Document >>

□ □ □ □ □ □ □

DBG modes: Hot region → RRPV=0 (aggressive), others → decrement by 1
POPT_PRIMARY: Universal RRPV=0 (same as SRRIP/P-OPT)

P-OPT rereference matrix: All sim kernels build the P-OPT rereference matrix via makeOffsetMatrix() when CACHE_POLICY=POPT or CACHE_POLICY=ECG. The matrix is a 256-epoch × num_cache_lines compressed oracle.

POPT_CHARGED and ECG:*_CHARGED are experiment-runner labels, not direct CACHE_POLICY values. Use them through scripts/experiments/ecg/roi_matrix.py or scripts/experiments/ecg/final_paper_run.py. Charged rows reserve effective LLC data ways for current+next rereference matrix columns and report matrix streaming fields in CSV output. See ECG-Final-Runs.

CSR edge tracking: The PR, BFS, and PR_SPMV kernels track CSR edge list reads via SIM_CACHE_READ_EDGE(), providing realistic cache pressure from structure data alongside property data.

Output Format

Console Statistics

================================================================================
                           CACHE SIMULATION RESULTS                             
================================================================================
Configuration:
  L1 Cache: 32768 bytes, 8-way, 64-byte lines (64 sets)
  L2 Cache: 262144 bytes, 4-way, 64-byte lines (1024 sets)
  L3 Cache: 8388608 bytes, 16-way, 64-byte lines (8192 sets)
  Eviction Policy: LRU

Statistics by Level:
--------------------------------------------------------------------------------
  Level      Accesses         Hits       Misses    Hit Rate   Miss Rate
--------------------------------------------------------------------------------
     L1     ...              ...          ...       XX.XX%      XX.XX%
     L2     ...              ...          ...       XX.XX%      XX.XX%
     L3     ...              ...          ...       XX.XX%      XX.XX%
--------------------------------------------------------------------------------

Overall Statistics:
  Total Memory Accesses: ...
  Total Cache Hits:      ... (XX.XX% of memory)
  Memory Accesses (L3 Misses): ... (XX.XX%)

□ □ □ □ □ □ □

Items listed in a dataset
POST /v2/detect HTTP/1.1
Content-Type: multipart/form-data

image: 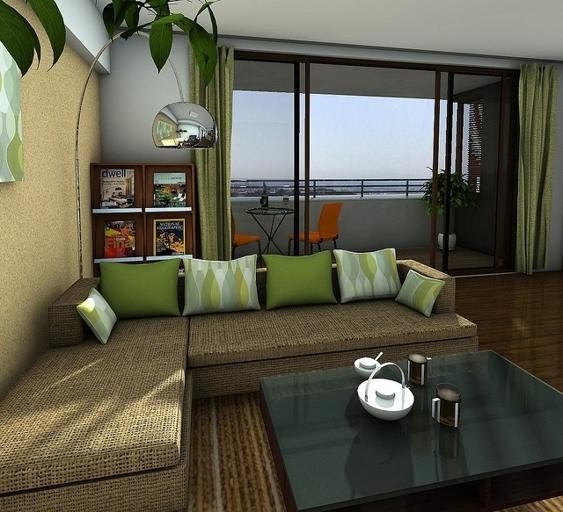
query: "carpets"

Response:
[189,390,563,511]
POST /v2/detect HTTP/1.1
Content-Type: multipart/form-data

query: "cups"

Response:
[353,357,381,378]
[431,383,461,428]
[406,352,432,386]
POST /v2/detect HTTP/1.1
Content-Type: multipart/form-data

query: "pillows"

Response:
[184,254,261,315]
[259,250,338,310]
[396,269,445,317]
[78,286,117,344]
[98,258,182,314]
[334,248,401,303]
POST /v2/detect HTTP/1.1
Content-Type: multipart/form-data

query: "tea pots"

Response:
[356,361,415,420]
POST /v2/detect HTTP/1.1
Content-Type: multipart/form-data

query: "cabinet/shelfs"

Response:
[91,163,196,278]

□ □ □ □ □ □ □

Complete the following >>
#1 Transcribe the portion of the cache simulation documentation starting with "DBG modes: Hot" and going on through "alongside property data.".
#2 Go on with the cache simulation documentation from the point at which it stops.

In response >>
#1
DBG modes: Hot region → RRPV=0 (aggressive), others → decrement by 1
POPT_PRIMARY: Universal RRPV=0 (same as SRRIP/P-OPT)

P-OPT rereference matrix: All sim kernels build the P-OPT rereference matrix via makeOffsetMatrix() when CACHE_POLICY=POPT or CACHE_POLICY=ECG. The matrix is a 256-epoch × num_cache_lines compressed oracle.

POPT_CHARGED and ECG:*_CHARGED are experiment-runner labels, not direct CACHE_POLICY values. Use them through scripts/experiments/ecg/roi_matrix.py or scripts/experiments/ecg/final_paper_run.py. Charged rows reserve effective LLC data ways for current+next rereference matrix columns and report matrix streaming fields in CSV output. See ECG-Final-Runs.

CSR edge tracking: The PR, BFS, and PR_SPMV kernels track CSR edge list reads via SIM_CACHE_READ_EDGE(), providing realistic cache pressure from structure data alongside property data.

#2
================================================================================

JSON Export

CACHE_OUTPUT_JSON=results.json ./bench/bin_sim/pr -g 15 -n 1

Output format:

{
  "total_accesses": ...,
  "memory_accesses": ...,
  "L1": {
    "size_bytes": 32768,
    "ways": 8,
    "sets": 64,
    "line_size": 64,
    "policy": "LRU",
    "hits": ...,
    "misses": ...,
    "hit_rate": ...,
    "evictions": ...,
    "writebacks": 0
  },
  "L2": {
    "size_bytes": 262144,
    "ways": 4,
    "sets": 1024,
    "line_size": 64,
    "policy": "LRU",
    "hits": ...,
    "misses": ...,
    "hit_rate": ...,
    "evictions": ...,
    "writebacks": 0
  },
  "L3": {
    "size_bytes": 8388608,
    "ways": 16,
    "sets": 8192,
    "line_size": 64,
    "policy": "LRU",
    "hits": ...,
    "misses": ...,
    "hit_rate": ...,
    "evictions": ...,
    "writebacks": 0
  }
}

Use Cases

1. Comparing Reordering Algorithms

Compare cache efficiency across different reorderings:

# Test ORIGINAL ordering
./bench/bin_sim/pr -f graph.mtx -o 0 -n 1

# Test RabbitOrder (uses csr variant by default)
./bench/bin_sim/pr -f graph.mtx -o 8 -n 1

# Test RabbitOrder with explicit boost variant
./bench/bin_sim/pr -f graph.mtx -o 8:boost -n 1

# Test GraphBrewOrder
./bench/bin_sim/pr -f graph.mtx -o 12 -n 1

2. Analyzing Cache Behavior

Study how cache sizes affect performance:

for size in 16384 32768 65536 131072; do
    CACHE_L1_SIZE=$size ./bench/bin_sim/bfs -g 18 -n 1
done

3. Perceptron Training Features

The cache simulator provides features for the ML-based algorithm selector. The unified experiment script automatically collects these:

# Run cache simulation as part of the full pipeline
python3 scripts/graphbrew_experiment.py --full --size small

# Or just the cache phase
python3 scripts/graphbrew_experiment.py --phase cache

Cache features are stored in results/cache_*.json and integrated into perceptron weights:

{
  "ALGORITHM_NAME": {
    "bias": ...,
    "w_modularity": ...,
    "cache_l1_impact": ...,
    "cache_l2_impact": ...,
    "cache_l3_impact": ...,
    "cache_dram_penalty": ...
  }
}

Run --phase cache on your graphs to generate actual cache impact values. See AdaptiveOrder-ML for the full weight schema.

The perceptron uses these weights to factor cache performance into algorithm selection.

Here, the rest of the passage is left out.